***** EXCERPT PROVIDED *****
The method proposed in this paper improves upon the current state-of-the-art in several ways. Firstly, the proposed algorithm is able to recognise any arbitrary text word which may appear, rather than the limited set of predefined words recognised by the methods presented by [12, 14]. This aspect is essential for use with an ADAS or autonomous vehicle, given that important directional information may appear in the form of obscure place names, often with abstract abbreviations, which may not appear in the dictionary. For example, the place name ‘Warwick’ is sometimes abbreviated to ‘W’wick’. Secondly, the range of road symbols recognised is expanded upon compared to existing works which classify up to a maximum of 6 symbols only, e.g. [11–14]. This is an advantage of using a synthetically generated data-set, which allows the system to be trained on any number of template images while retaining the robustness provided by machine learning methods.

3 Detection and Sorting of Candidate Regions

The first stage of the proposed method detects and sorts candidate regions for road markings. Connected components (CC) representing text characters and symbols are detected in an IPM version of the image, and are then sorted into text characters and symbols based on their attributes, and are passed on to the appropriate classification stage.

3.1 Detection of Candidate Regions

Candidate regions are first detected as MSERs in an IPM transformed version of the input frame. Use of IPM eliminates issues caused by perspective distortion, as text and symbols maintain their shape and scale in this transformed image, regardless of their shape and scale in the original frame. Given that road markings appear as high contrast homogeneous regions on the road surface, MSER is considered to be a suitable method for their detection, especially following its successful application to the detection of road signs in [15, 16]. Only light-on-dark MSERs are used, given that road markings are always painted in white paint on dark backgrounds. Figure 3 shows an example frame, IPM image, and detected MSERs, which are individually coloured.

Fig. 3.
figure 3

Stages of MSER detection on IPM image, showing original frame (top), IPM image (bottom left), and detected MSERs individually coloured (bottom right) (Color figure online).

A rotated minimum area rectangle (RMAR) is fitted to the CC of each candidate region, the features of which are useful for reducing the total number of candidates. As text and symbols painted on the road are elongated, the angle of their RMAR is expected to be close to 0\(^\circ \), this also places a constraint on the range of aspect ratios which will appear, as illustrated in Fig. 4.

Fig. 4.
figure 4

Dimensions of symbol-based road markings.

The features used for the elimination of false positives are shown in Table 1, with all the values determined empirically through analysis of template images.

Table 1. Features for reduction of candidates.
*****
WORK TO DO:
(A) Please set down the passage of the road marking excerpt between "Stages of MSER" and "(Color figure online).", inclusive.
(B) In the road marking excerpt, which views does the caption of Fig. 3 list, and where is each one placed?
(C) According to the road marking excerpt, how is the place name 'Warwick' sometimes abbreviated?
***** LISTED RECORDS *****
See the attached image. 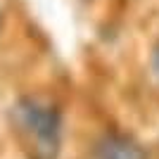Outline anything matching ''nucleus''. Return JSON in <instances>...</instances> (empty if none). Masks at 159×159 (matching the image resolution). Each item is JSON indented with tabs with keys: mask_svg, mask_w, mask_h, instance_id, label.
Instances as JSON below:
<instances>
[{
	"mask_svg": "<svg viewBox=\"0 0 159 159\" xmlns=\"http://www.w3.org/2000/svg\"><path fill=\"white\" fill-rule=\"evenodd\" d=\"M14 128L29 145L33 159H55L62 143V114L50 102L26 98L12 109Z\"/></svg>",
	"mask_w": 159,
	"mask_h": 159,
	"instance_id": "f257e3e1",
	"label": "nucleus"
},
{
	"mask_svg": "<svg viewBox=\"0 0 159 159\" xmlns=\"http://www.w3.org/2000/svg\"><path fill=\"white\" fill-rule=\"evenodd\" d=\"M98 159H147V154L135 140L114 133L98 145Z\"/></svg>",
	"mask_w": 159,
	"mask_h": 159,
	"instance_id": "f03ea898",
	"label": "nucleus"
},
{
	"mask_svg": "<svg viewBox=\"0 0 159 159\" xmlns=\"http://www.w3.org/2000/svg\"><path fill=\"white\" fill-rule=\"evenodd\" d=\"M152 64H154V71H157V76H159V48L154 50V57H152Z\"/></svg>",
	"mask_w": 159,
	"mask_h": 159,
	"instance_id": "7ed1b4c3",
	"label": "nucleus"
}]
</instances>
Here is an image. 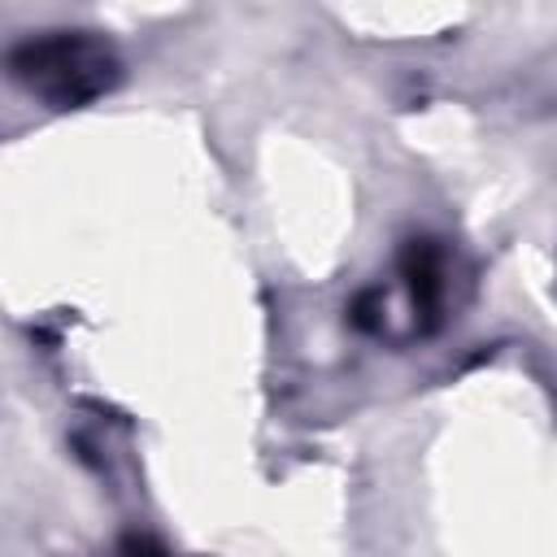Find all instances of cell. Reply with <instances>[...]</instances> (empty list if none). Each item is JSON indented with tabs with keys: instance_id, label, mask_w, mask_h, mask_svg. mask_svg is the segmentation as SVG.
Masks as SVG:
<instances>
[{
	"instance_id": "1",
	"label": "cell",
	"mask_w": 557,
	"mask_h": 557,
	"mask_svg": "<svg viewBox=\"0 0 557 557\" xmlns=\"http://www.w3.org/2000/svg\"><path fill=\"white\" fill-rule=\"evenodd\" d=\"M9 74L52 109H78L117 83L122 61L87 30H52L17 44L9 52Z\"/></svg>"
}]
</instances>
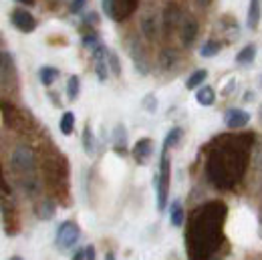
*****
ANSWER SET:
(A)
Stages of MSER detection on IPM image, showing original frame (top), IPM image (bottom left), and detected MSERs individually coloured (bottom right) (Color figure online).

(B)
- Original frame (top)
- IPM image (bottom left)
- Detected MSERs, individually coloured (bottom right)

(C) It is sometimes abbreviated to 'W'wick'.